In large scale environments, instances can fail to get their metadata. Tests were performed in a 100 compute node environment creating 4000 vms. 15-20 vms will fail all 20 metadata request attempts. This has been reproduced multiple times with similar results. All of the vms successfully obtain a private ip and are pingable but a small number of vms fail to be reachable via ssh. Increasing the number of metadata request attempts in a Cirros test image shows that the metadata requests eventually will succeed. It just takes a long time in some cases. Below is a list of instance uuids I collected from one test and the number of metadata request attempts it took to be successful. These tests were performed using stable/liberty with a small number of patches cherry-picked from Mitaka which were intended to improve performance.
705c3582-f39b-482d-9a6e-d78bc033d3e7 5
27f93574-19fe-4b88-ad6e-c518022ef66a 2
ff668db8-196e-4ec3-82d9-f7ab5a302305 57
b3f97acb-6374-4406-9474-7bacfc3486cd 42
80c19187-7c19-4adc-ad3a-51342f00d799 51
071f60d5-2a9a-4448-b14b-9016c9eee4eb 47
d39f336e-0fb4-4934-b835-e791661d60f1 36
a5627d9f-fd2d-48b0-ada2-f519a97849ee 5
3c24145e-8e11-4e79-8618-fca0416ea030 41
a36ab8fd-4e53-4265-a2bf-6945ac5d8811 46
a9400361-8941-4f03-b11d-0940b5499b4b 37
7449efbd-1df6-4fcc-88d5-e4e355ae7963 24
45c6a108-c18b-4284-9ede-3e5f8d7851be 30
fbe7c6fc-6aec-464c-87b7-0800836f7754 7
cb5a3a49-45b9-40de-8c62-903bee1925f4 37
0c7151ce-79dc-4d55-a617-7f4182cb2194 14
0f1c24a0-3b97-4d56-8feb-b30d67cf6852 44
8c359465-198f-4654-84bb-f334f0400d58 10
b3a5a3df-28c4-40c3-adba-856a0fcbd29e 55
38ee6525-441e-4640-a998-ad89b8d3f8be 2
07ecde16-c274-481e-8169-4febb15c7273 48
f77cd7aa-89e2-4d2c-a89f-e19ff430e5a4 31
b9acdba1-1794-4fa8-bbe3-ffb94f86d19b 3
30824aa6-3df5-4a43-a701-dd33da7f704f 13
5216ffc0-4a8d-4a3e-a4e3-5473b96ca47b 40
999512ff-70e3-4cfd-9cb4-c5788a02fee6 4
I'm trying to assess the importance of this bug.
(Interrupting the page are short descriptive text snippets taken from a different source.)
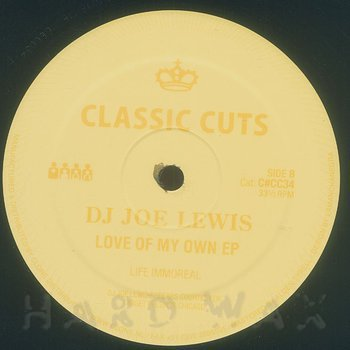 Cover art - DJ Joe Lewis: Love Of My Own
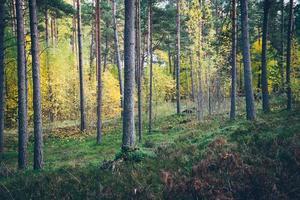 bunte Herbstbäume im grünen Wald mit Sonnenstrahlen. retro
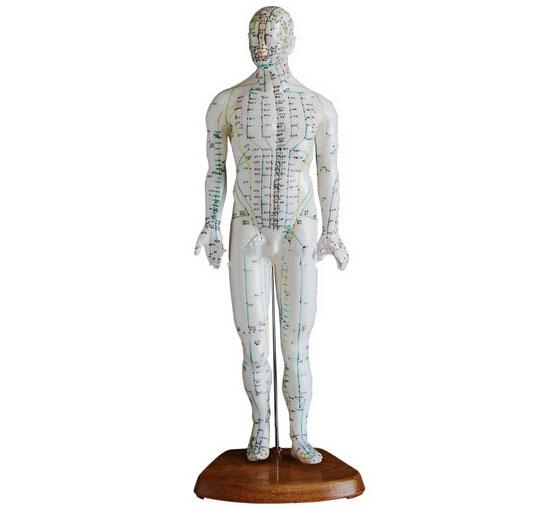 知能医学人体针灸模型(男性)50cm BIX-Y1007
Could you provide some more information about how the 4000 vms were created? All at once? As quickly as possible? If you take more time to create 4000 instances, do you expect that all 4000 would succeed?
Also, to determine whether this gets worse with load let me ask this question. If I booted 400 vms in the same way on the same infrastructure, would I expect 1-2 vms to fail in in the same way or would you expect them all to succeed? If I booted 8000 would I expect 30-40 failures or you think it will blow up to a higher percentage of failures?
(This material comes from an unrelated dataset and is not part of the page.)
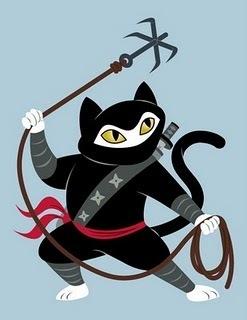 Ninja Kity!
Are Neutron routers in use? Are they DVR or non-DVR?
Is there any indication why the request fails? Do the failed requests not reach the metadata server or is the metadata server too busy to handle the request? Any more information about the failure mode for a request could help.